──────── Excerpt

What is scads?

scads (Single-Cell ATAC-seq Disease Scoring) computes per-cell disease relevance scores from scATAC-seq data and GWAS summary statistics. Give it a peak-by-cell count matrix and GWAS sumstats, and it returns a score for every cell indicating how disease-relevant that cell’s chromatin profile is.

Runtime and resource requirements

Step What it does Runtime (demo) Peak memory
1. fastTopics Topic model fitting + DE testing ~1 min ~650 MB
2. Annotations Convert peaks to BED files < 10 sec Negligible
3. S-LDSC Stratified LD score regression per topic ~8 min/topic (chr10 demo); ~1–2 hours/topic (all 22 chr) ~300 MB/topic
4. Cell scores Combine enrichments with topic loadings < 10 sec ~650 MB

Prerequisites

Before running this tutorial, make sure you have:

  1. polyFUN and LDSC cloned and the polyfun conda environment set up (Python 3.11, with bitarray<3 and bedtools installed). See polyFUN and LDSC for installation instructions.
  2. scads R package installed with all dependencies.
  3. S-LDSC reference data downloaded (see below).

Download S-LDSC reference data

scads requires reference files from the S-LDSC baseline LD model. Download and extract them into a local directory (e.g., ~/LDSCORE/). All files are available from Zenodo.

Disk usage: The compressed downloads total ~1 GB. After extraction, the reference data requires ~4 GB of disk space.

mkdir -p ~/LDSCORE && cd ~/LDSCORE

# Download reference files from Zenodo (~1 GB total)
curl -fSL -o 1000G_Phase3_plinkfiles.tgz \
  "https://zenodo.org/records/10515792/files/1000G_Phase3_plinkfiles.tgz?download=1"
curl -fSL -o 1000G_Phase3_baselineLD_v2.2_ldscores.tgz \
  "https://zenodo.org/records/10515792/files/1000G_Phase3_baselineLD_v2.2_ldscores.tgz?download=1"

────────────────
──────── Data listing

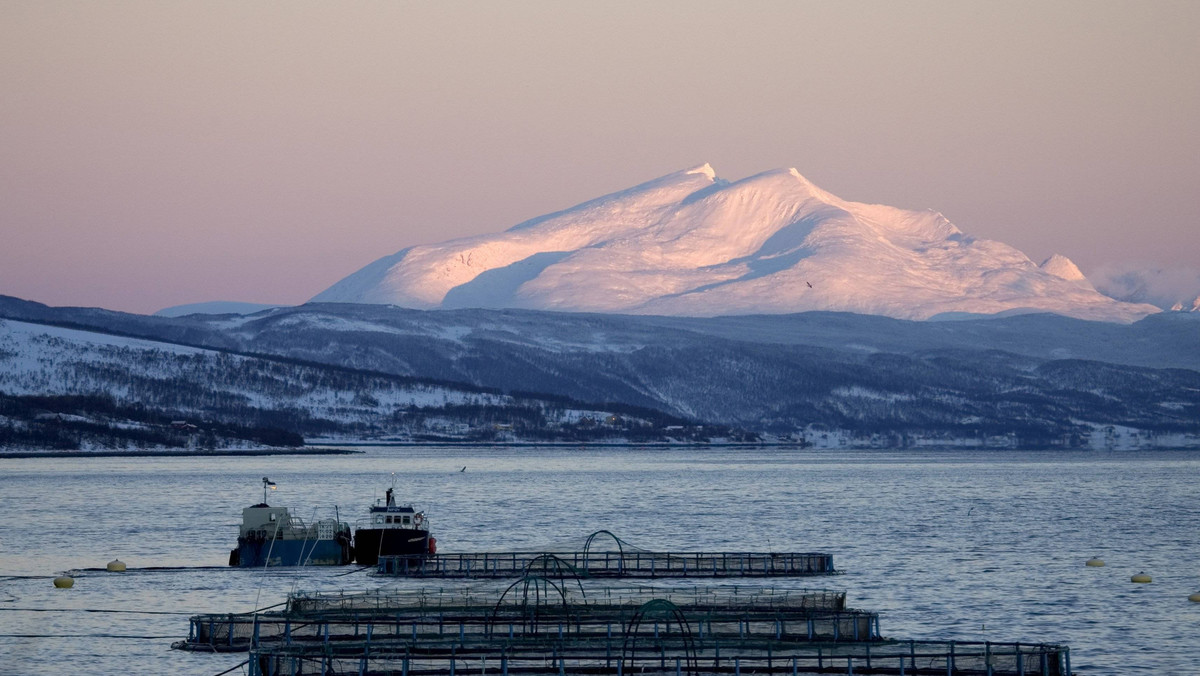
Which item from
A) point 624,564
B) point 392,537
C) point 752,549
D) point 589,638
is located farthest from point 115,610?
point 752,549

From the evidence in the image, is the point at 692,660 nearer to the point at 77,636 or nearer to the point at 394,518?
the point at 77,636

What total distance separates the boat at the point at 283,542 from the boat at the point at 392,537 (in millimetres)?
1515

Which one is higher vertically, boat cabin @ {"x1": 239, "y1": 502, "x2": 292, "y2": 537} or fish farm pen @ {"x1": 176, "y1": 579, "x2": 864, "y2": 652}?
boat cabin @ {"x1": 239, "y1": 502, "x2": 292, "y2": 537}

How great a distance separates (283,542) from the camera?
110 m

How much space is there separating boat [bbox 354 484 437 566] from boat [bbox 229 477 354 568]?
59.6 inches

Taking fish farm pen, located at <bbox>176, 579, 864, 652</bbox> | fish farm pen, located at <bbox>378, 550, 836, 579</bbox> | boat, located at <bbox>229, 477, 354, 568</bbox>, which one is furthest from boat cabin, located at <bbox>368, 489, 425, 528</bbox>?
fish farm pen, located at <bbox>176, 579, 864, 652</bbox>

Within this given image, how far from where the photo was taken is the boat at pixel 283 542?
4267 inches

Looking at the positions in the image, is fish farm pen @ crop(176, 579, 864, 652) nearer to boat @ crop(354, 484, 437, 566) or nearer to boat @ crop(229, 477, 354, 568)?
boat @ crop(354, 484, 437, 566)

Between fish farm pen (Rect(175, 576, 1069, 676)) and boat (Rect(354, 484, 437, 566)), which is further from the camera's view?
boat (Rect(354, 484, 437, 566))

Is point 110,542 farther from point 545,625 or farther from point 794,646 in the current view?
point 794,646

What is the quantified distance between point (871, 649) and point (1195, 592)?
37.9 metres

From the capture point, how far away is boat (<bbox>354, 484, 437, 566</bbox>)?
4296 inches

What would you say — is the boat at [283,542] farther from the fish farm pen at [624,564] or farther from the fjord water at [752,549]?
the fish farm pen at [624,564]

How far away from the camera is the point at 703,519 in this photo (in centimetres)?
16188
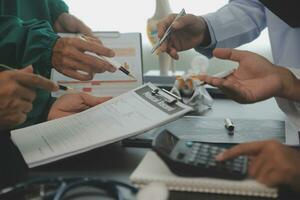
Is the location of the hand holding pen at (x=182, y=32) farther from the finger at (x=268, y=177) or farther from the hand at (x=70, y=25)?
the finger at (x=268, y=177)

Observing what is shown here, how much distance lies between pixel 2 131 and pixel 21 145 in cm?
13

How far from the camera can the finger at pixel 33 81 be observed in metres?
0.63

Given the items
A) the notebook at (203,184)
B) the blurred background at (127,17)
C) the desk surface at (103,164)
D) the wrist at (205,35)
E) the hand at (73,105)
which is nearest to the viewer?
the notebook at (203,184)

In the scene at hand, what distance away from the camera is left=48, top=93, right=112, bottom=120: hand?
835mm

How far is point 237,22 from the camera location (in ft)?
3.85

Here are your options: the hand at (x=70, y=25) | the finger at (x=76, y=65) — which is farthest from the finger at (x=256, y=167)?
the hand at (x=70, y=25)

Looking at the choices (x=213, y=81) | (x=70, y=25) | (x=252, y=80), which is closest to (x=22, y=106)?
(x=213, y=81)

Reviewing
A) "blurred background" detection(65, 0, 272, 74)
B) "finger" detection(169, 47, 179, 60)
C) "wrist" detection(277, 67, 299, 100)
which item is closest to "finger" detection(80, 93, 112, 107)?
"finger" detection(169, 47, 179, 60)

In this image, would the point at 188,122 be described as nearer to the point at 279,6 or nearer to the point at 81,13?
the point at 279,6

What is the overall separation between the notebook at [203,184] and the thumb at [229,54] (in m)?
A: 0.33

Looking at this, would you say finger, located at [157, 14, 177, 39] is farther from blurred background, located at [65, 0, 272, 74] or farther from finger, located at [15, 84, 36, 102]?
blurred background, located at [65, 0, 272, 74]

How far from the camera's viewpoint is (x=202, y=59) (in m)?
1.61

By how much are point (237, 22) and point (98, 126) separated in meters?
0.66

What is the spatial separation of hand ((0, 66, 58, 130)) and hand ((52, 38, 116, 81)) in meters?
0.19
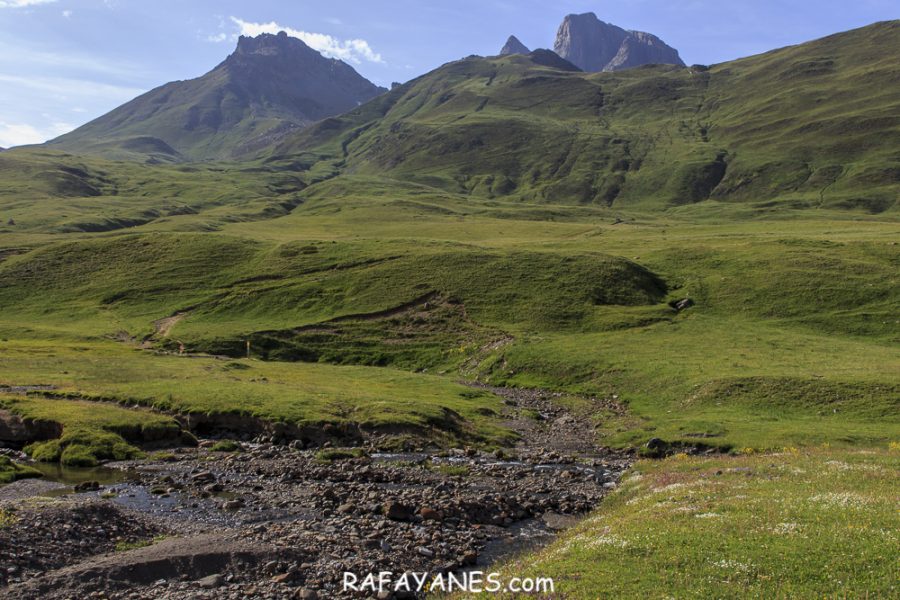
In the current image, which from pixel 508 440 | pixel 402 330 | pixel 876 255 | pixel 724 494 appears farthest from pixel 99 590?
pixel 876 255

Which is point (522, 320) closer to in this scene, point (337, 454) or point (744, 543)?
point (337, 454)

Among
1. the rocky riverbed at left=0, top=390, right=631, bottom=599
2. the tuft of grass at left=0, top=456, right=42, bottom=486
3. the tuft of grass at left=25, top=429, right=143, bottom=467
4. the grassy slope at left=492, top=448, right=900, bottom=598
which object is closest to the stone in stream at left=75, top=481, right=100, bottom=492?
the rocky riverbed at left=0, top=390, right=631, bottom=599

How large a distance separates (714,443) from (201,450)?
36.3 metres

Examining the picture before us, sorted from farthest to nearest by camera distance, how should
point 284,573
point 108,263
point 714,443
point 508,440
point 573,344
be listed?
1. point 108,263
2. point 573,344
3. point 508,440
4. point 714,443
5. point 284,573

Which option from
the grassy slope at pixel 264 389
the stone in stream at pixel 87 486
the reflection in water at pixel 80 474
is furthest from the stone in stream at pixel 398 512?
the grassy slope at pixel 264 389

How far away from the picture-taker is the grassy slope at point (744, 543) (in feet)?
56.4

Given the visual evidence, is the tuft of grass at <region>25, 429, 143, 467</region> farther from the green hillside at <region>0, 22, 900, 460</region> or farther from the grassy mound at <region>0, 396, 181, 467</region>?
the green hillside at <region>0, 22, 900, 460</region>

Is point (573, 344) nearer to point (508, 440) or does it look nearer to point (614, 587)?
point (508, 440)

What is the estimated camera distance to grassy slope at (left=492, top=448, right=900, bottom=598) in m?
17.2

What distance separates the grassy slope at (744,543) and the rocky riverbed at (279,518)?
195 inches

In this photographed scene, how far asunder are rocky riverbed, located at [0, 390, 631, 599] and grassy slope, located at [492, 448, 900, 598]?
4942 mm

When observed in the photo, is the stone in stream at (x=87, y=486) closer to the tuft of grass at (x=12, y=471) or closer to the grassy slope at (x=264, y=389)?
the tuft of grass at (x=12, y=471)

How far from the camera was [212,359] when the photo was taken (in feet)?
263

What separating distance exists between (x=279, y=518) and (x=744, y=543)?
2059cm
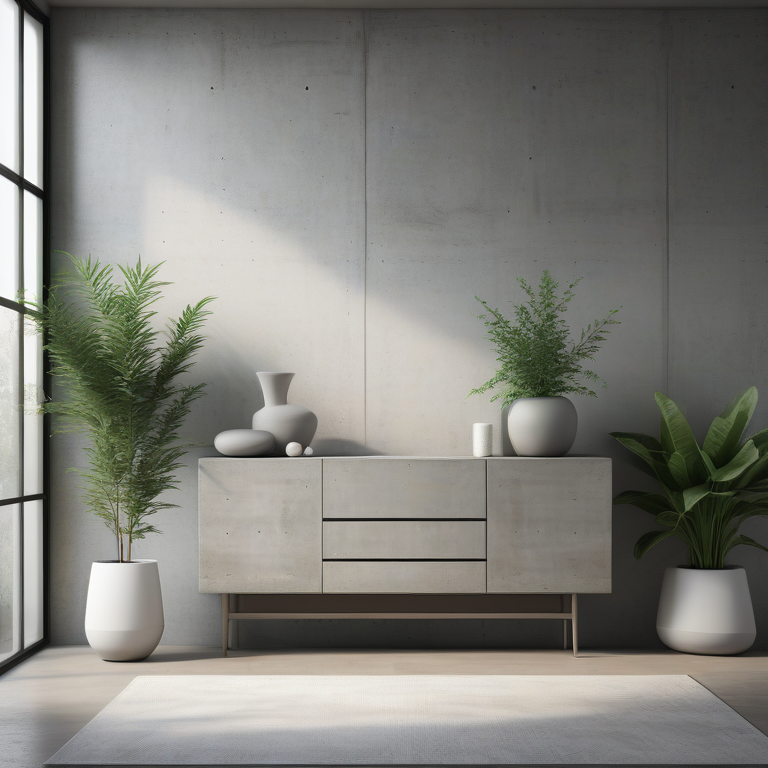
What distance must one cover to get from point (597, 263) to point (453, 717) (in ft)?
7.82

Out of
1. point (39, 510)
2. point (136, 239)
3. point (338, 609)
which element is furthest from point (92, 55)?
point (338, 609)

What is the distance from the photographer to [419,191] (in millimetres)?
4117

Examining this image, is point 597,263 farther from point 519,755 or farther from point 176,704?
point 176,704

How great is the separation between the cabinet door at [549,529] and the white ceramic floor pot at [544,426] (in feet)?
0.40

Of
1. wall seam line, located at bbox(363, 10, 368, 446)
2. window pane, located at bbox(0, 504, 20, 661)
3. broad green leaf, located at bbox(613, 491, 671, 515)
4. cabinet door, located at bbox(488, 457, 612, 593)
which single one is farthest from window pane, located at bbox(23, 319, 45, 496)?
broad green leaf, located at bbox(613, 491, 671, 515)

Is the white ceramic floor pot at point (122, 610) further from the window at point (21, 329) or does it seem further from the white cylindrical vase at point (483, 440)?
the white cylindrical vase at point (483, 440)

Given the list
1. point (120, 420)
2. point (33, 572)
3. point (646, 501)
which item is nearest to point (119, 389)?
point (120, 420)

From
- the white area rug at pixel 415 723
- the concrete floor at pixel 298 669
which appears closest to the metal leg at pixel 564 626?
→ the concrete floor at pixel 298 669

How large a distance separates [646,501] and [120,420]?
2.55m

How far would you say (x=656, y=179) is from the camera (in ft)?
13.5

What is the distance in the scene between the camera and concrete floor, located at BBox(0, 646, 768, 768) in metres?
2.96

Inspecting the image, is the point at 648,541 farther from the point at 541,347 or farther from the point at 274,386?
the point at 274,386

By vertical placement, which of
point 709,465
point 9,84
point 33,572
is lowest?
Answer: point 33,572

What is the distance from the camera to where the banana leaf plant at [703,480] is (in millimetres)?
3682
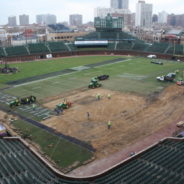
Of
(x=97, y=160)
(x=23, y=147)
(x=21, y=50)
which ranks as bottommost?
(x=97, y=160)

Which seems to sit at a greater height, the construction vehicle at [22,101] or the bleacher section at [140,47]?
the bleacher section at [140,47]

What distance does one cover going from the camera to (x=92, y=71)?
67.4 metres

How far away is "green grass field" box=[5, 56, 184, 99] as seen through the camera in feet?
159

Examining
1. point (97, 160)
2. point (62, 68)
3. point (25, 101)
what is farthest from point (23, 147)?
point (62, 68)

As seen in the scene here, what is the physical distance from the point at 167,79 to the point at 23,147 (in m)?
41.1

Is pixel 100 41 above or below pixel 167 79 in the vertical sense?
above

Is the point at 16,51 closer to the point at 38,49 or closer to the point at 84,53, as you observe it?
the point at 38,49

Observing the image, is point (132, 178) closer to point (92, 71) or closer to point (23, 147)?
point (23, 147)

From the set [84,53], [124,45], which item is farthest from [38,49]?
[124,45]

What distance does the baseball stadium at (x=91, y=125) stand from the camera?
16.9 m

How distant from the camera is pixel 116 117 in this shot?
113 feet

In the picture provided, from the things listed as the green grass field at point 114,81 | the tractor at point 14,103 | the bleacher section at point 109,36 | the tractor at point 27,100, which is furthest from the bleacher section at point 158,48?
the tractor at point 14,103

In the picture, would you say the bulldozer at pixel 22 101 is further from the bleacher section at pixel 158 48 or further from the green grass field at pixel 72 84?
the bleacher section at pixel 158 48

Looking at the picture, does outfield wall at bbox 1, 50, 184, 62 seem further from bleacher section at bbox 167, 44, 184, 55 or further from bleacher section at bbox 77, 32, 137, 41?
bleacher section at bbox 77, 32, 137, 41
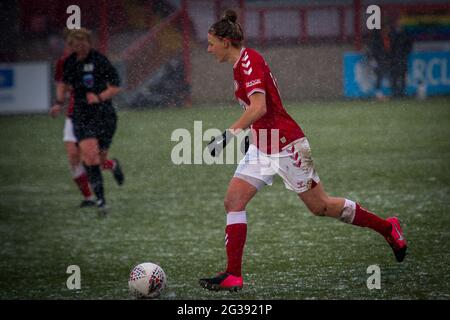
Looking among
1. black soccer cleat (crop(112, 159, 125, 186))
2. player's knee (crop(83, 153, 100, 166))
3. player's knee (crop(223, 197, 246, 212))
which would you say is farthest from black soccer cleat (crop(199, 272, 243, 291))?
black soccer cleat (crop(112, 159, 125, 186))

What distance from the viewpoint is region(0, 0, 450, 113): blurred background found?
1969 centimetres

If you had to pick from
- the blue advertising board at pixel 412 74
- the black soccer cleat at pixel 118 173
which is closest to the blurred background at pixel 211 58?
the blue advertising board at pixel 412 74

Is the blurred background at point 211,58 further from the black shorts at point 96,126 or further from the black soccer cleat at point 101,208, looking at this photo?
the black soccer cleat at point 101,208

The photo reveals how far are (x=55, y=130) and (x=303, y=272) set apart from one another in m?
11.3

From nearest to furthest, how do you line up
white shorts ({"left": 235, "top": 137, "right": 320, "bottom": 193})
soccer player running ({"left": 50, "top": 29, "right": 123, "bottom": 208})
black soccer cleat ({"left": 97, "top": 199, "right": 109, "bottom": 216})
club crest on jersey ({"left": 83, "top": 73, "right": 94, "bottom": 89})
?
white shorts ({"left": 235, "top": 137, "right": 320, "bottom": 193})
black soccer cleat ({"left": 97, "top": 199, "right": 109, "bottom": 216})
club crest on jersey ({"left": 83, "top": 73, "right": 94, "bottom": 89})
soccer player running ({"left": 50, "top": 29, "right": 123, "bottom": 208})

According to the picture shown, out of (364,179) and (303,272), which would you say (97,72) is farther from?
(303,272)

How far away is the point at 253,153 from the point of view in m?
6.16

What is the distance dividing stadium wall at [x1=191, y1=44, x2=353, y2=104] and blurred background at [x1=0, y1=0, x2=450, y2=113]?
25 millimetres

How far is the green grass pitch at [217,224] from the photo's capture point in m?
6.35

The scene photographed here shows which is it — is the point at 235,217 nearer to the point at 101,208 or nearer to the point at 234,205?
the point at 234,205

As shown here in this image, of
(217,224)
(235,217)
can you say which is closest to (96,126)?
(217,224)

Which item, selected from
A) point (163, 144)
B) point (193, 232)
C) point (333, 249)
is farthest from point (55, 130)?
point (333, 249)

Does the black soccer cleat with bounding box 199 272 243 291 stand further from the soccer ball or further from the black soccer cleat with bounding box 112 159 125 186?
the black soccer cleat with bounding box 112 159 125 186

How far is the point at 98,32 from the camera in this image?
2047 cm
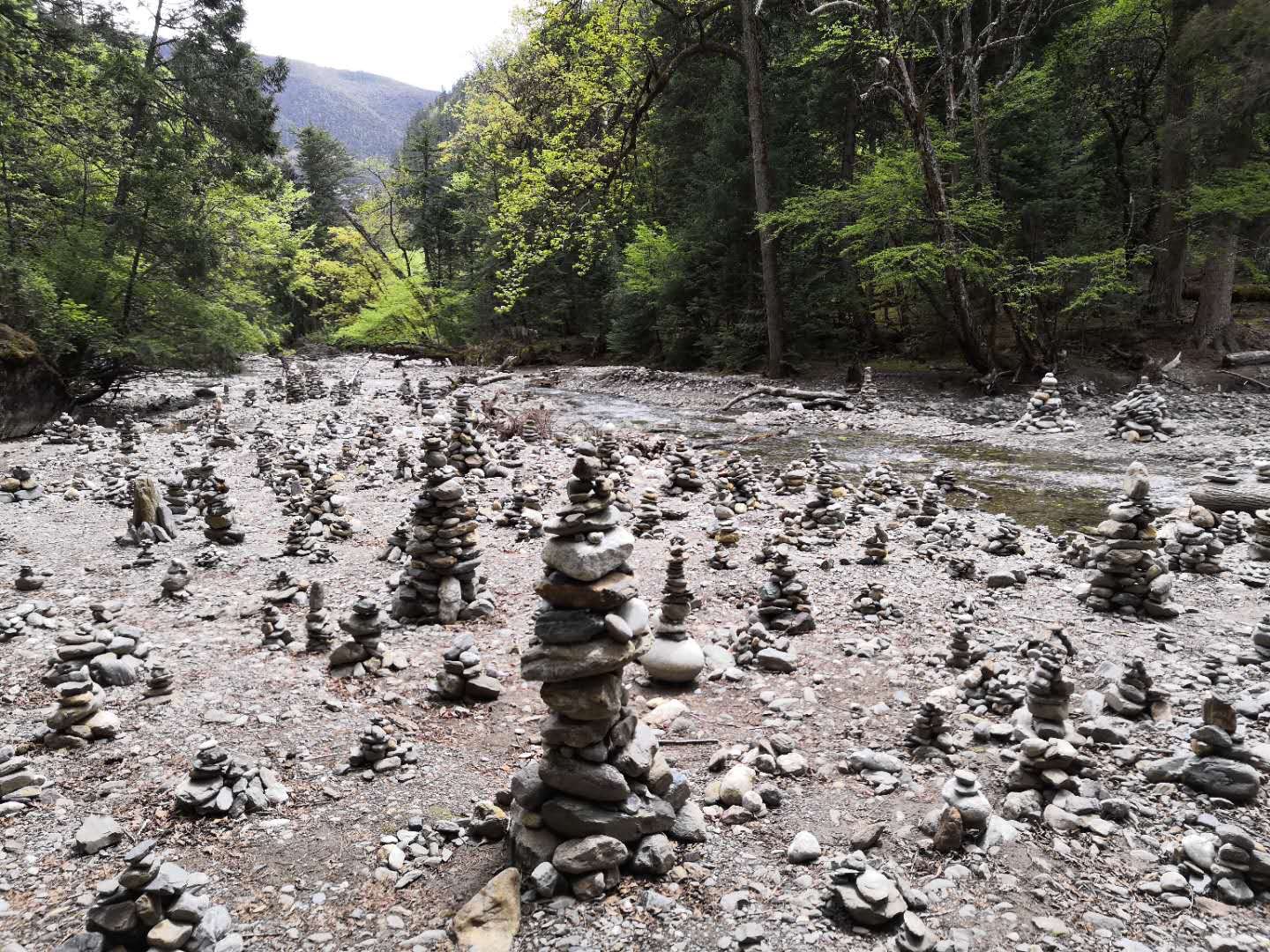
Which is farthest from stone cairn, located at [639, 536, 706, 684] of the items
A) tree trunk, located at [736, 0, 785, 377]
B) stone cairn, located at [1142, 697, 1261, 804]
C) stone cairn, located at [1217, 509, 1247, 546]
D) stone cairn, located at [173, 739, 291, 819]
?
tree trunk, located at [736, 0, 785, 377]

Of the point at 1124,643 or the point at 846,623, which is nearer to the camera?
the point at 1124,643

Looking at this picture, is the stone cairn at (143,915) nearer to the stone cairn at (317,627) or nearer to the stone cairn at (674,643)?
the stone cairn at (317,627)

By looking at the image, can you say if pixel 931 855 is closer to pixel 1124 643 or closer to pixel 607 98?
pixel 1124 643

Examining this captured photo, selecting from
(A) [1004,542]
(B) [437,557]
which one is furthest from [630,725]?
(A) [1004,542]

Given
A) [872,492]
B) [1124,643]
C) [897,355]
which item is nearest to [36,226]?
[872,492]

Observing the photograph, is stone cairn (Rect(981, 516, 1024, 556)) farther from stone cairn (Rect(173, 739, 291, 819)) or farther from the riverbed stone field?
stone cairn (Rect(173, 739, 291, 819))

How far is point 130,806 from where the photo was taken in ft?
13.1

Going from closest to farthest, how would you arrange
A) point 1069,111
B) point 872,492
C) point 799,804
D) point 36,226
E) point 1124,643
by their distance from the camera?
point 799,804 < point 1124,643 < point 872,492 < point 36,226 < point 1069,111

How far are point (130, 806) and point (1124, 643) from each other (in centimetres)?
734

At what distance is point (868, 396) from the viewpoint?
2067 centimetres

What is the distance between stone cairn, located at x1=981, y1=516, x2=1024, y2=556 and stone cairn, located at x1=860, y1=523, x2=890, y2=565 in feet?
3.98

────────────────

- [Task description] From the scads tutorial, return the stretch from "What is scads?" through "chromatin profile is." with no changes. This material plays no part in what comes next.

- [Written solution]
What is scads?

scads (Single-Cell ATAC-seq Disease Scoring) computes per-cell disease relevance scores from scATAC-seq data and GWAS summary statistics. Give it a peak-by-cell count matrix and GWAS sumstats, and it returns a score for every cell indicating how disease-relevant that cell’s chromatin profile is.